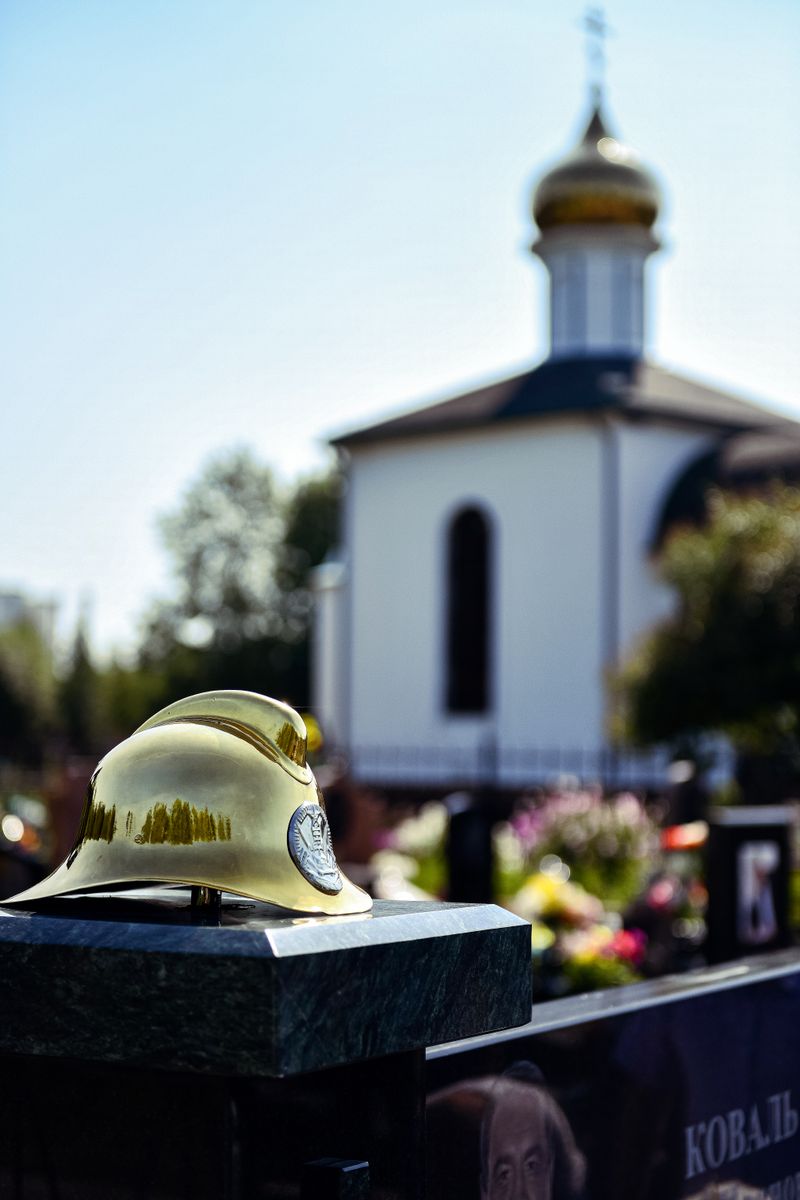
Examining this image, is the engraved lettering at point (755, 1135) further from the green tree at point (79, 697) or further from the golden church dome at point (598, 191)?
the green tree at point (79, 697)

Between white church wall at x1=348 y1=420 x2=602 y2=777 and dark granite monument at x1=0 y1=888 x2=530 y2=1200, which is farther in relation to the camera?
white church wall at x1=348 y1=420 x2=602 y2=777

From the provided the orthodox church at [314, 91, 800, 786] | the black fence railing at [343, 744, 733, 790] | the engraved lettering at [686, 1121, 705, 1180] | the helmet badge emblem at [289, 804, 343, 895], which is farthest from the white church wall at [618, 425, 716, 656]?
the helmet badge emblem at [289, 804, 343, 895]

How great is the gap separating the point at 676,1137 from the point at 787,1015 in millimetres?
656

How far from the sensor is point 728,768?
22516 millimetres

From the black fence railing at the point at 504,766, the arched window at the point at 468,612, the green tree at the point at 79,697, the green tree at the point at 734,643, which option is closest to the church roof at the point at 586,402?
the arched window at the point at 468,612

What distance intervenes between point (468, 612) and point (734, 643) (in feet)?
33.1

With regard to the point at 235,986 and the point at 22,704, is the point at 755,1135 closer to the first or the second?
the point at 235,986

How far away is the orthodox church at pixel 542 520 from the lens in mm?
25562

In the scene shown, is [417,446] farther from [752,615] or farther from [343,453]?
[752,615]

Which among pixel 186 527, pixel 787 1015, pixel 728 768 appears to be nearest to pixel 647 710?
pixel 728 768

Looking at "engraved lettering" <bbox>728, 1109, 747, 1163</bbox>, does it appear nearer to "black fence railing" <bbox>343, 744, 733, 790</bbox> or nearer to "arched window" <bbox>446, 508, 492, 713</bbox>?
"black fence railing" <bbox>343, 744, 733, 790</bbox>

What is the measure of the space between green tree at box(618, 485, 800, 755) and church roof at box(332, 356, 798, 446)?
6.77m

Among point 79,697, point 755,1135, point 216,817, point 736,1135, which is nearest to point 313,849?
point 216,817

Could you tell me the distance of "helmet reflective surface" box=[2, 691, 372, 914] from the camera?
225cm
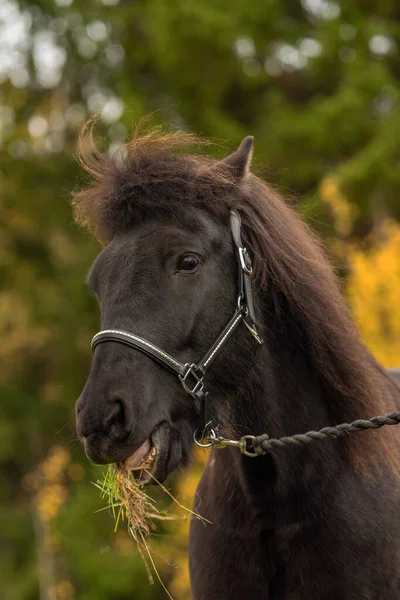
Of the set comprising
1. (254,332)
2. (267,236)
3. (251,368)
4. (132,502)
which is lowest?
(132,502)

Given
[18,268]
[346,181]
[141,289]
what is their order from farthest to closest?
[18,268] → [346,181] → [141,289]

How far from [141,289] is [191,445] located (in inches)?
25.6

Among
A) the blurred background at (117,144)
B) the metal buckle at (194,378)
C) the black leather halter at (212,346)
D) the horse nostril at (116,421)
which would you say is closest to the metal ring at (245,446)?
the black leather halter at (212,346)

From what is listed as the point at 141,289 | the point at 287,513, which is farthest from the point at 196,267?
the point at 287,513

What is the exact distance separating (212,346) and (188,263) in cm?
A: 33

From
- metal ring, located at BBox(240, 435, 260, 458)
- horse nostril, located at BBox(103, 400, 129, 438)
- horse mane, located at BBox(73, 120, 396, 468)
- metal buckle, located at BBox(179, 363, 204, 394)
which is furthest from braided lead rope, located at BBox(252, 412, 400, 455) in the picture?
horse nostril, located at BBox(103, 400, 129, 438)

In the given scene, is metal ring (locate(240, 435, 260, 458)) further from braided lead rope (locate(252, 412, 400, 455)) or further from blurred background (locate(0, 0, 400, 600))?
blurred background (locate(0, 0, 400, 600))

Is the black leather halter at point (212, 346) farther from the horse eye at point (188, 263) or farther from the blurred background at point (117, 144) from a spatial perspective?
the blurred background at point (117, 144)

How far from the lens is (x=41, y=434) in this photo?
1947 cm

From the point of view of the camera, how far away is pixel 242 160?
3.62m

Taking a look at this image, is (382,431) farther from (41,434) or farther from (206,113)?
(41,434)

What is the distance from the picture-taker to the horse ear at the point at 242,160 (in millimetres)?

◆ ◆ ◆ ◆ ◆

| Aim |
Convert the stretch of the listing from the line containing "From the point of" through the end of the listing into a Markdown table with the columns Row and Text. Number each line and leave out blank lines.

| Solved problem |
| Row | Text |
|---|---|
| 1 | From the point of view of the camera, how far away is pixel 242 160? |
| 2 | 3.62m |
| 3 | Taking a look at this image, is (382,431) farther from (41,434) or farther from (206,113)? |
| 4 | (41,434) |
| 5 | What is the distance from the picture-taker to the horse ear at the point at 242,160 (in millimetres)? |